Could you restate every entry word for word, minus the pictures?

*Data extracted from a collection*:
■ ■ ■ ■

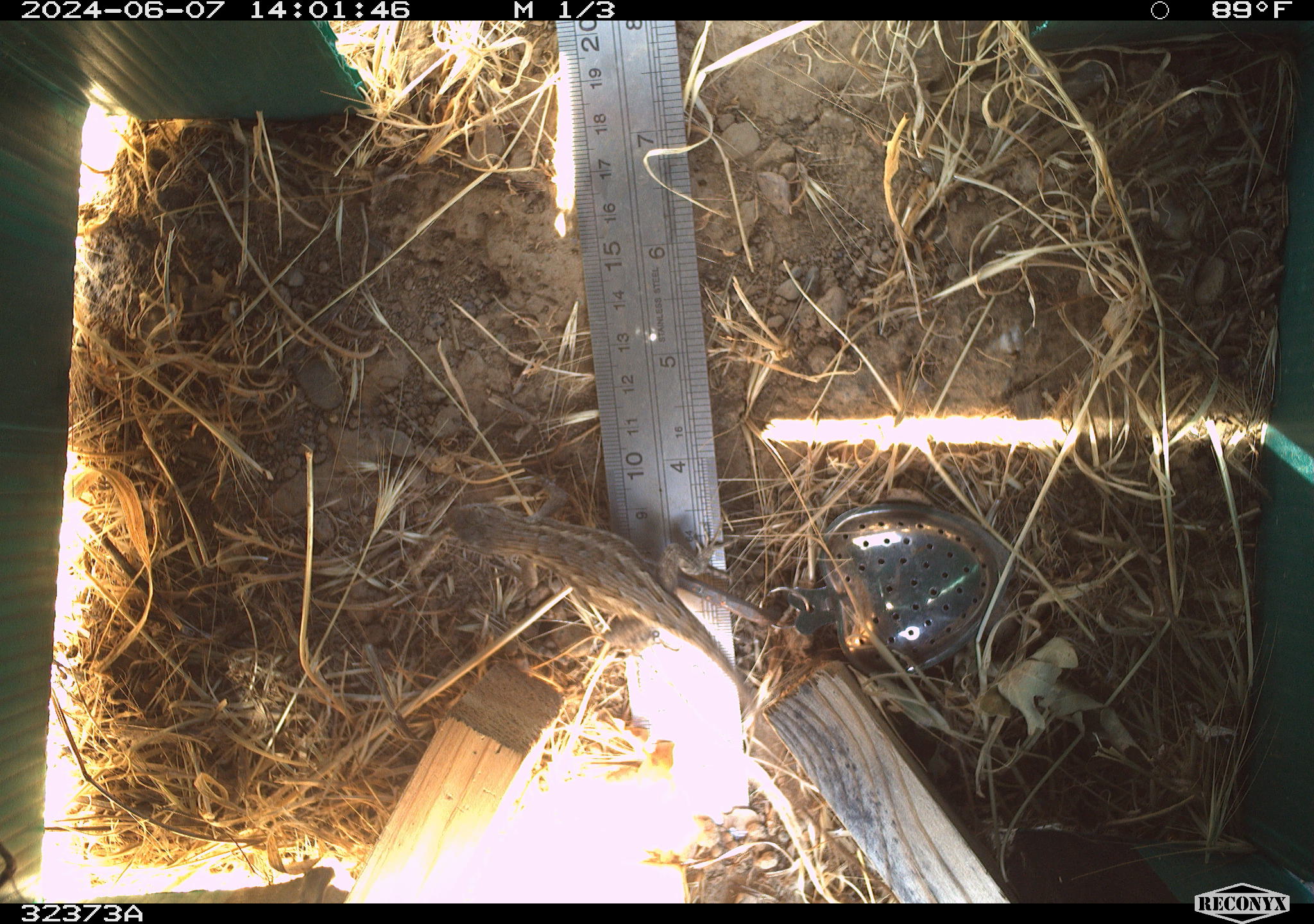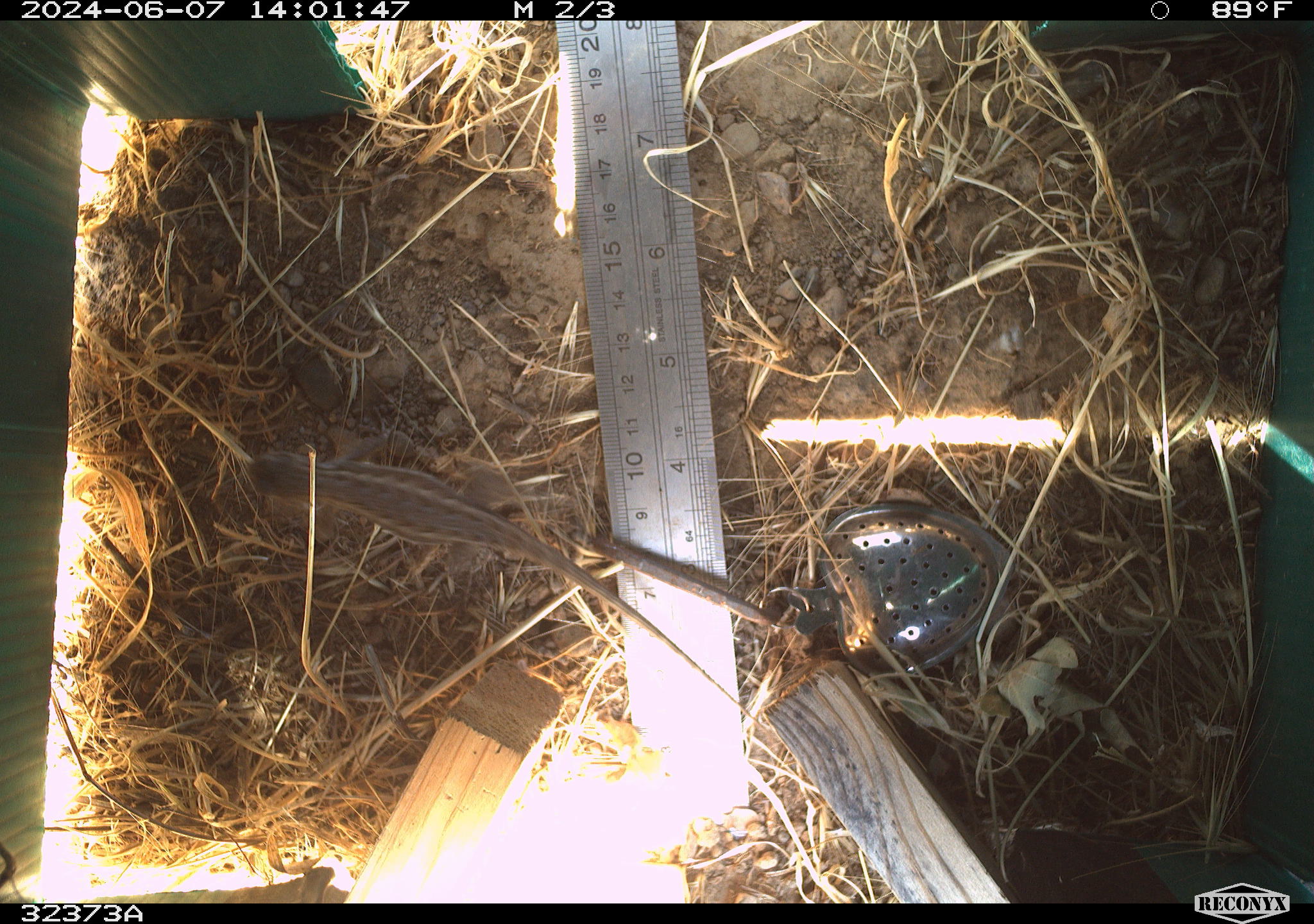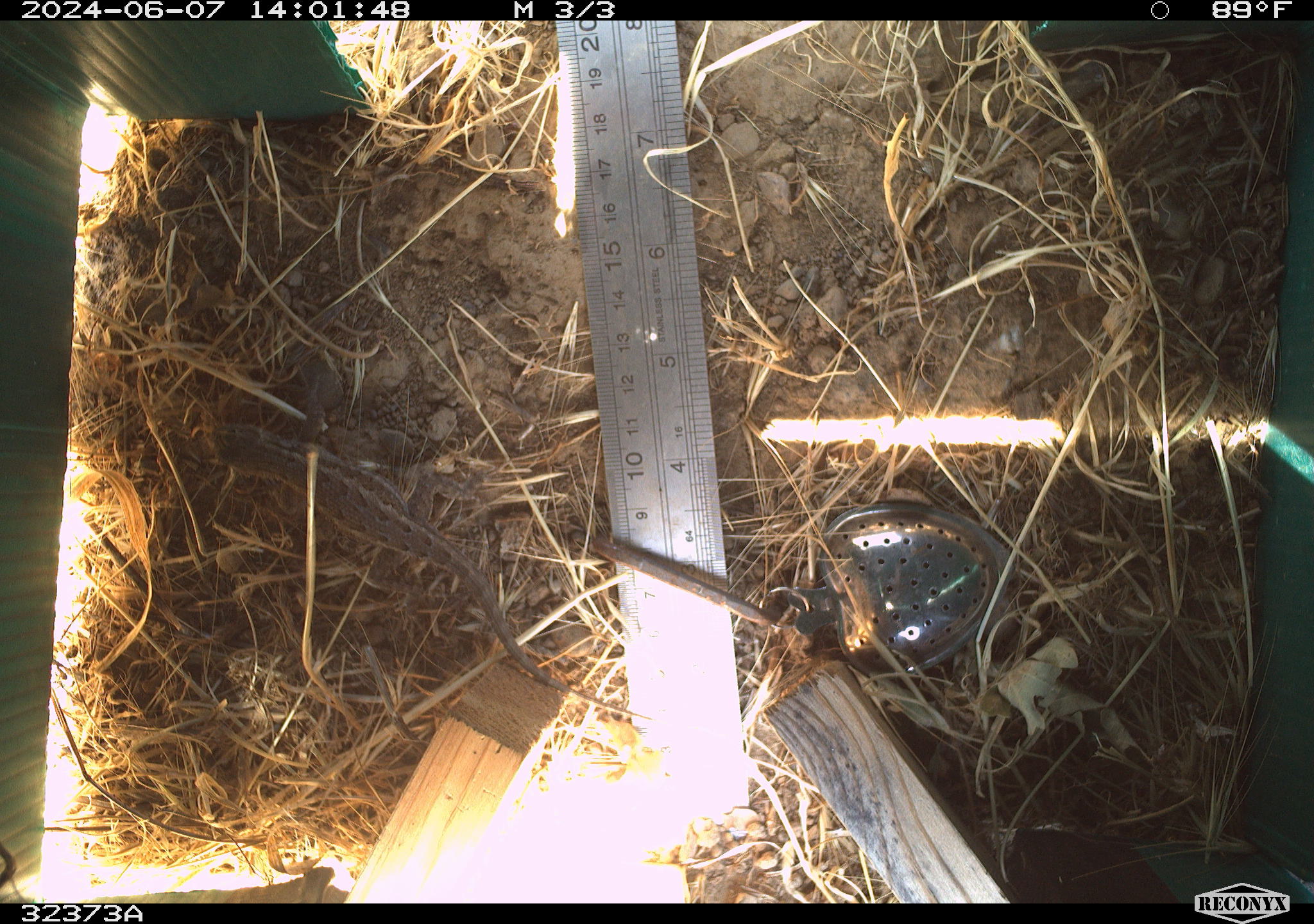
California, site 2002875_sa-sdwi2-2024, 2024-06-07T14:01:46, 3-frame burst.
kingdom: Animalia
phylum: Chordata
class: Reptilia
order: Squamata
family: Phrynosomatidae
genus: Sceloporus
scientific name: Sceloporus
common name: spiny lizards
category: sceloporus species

■ ■ ■ ■

*Task solution*:
California, site 2002875_sa-sdwi2-2024, 2024-06-07T14:01:46, 3-frame burst.
kingdom: Animalia
phylum: Chordata
class: Reptilia
order: Squamata
family: Phrynosomatidae
genus: Sceloporus
scientific name: Sceloporus
common name: spiny lizards
category: sceloporus species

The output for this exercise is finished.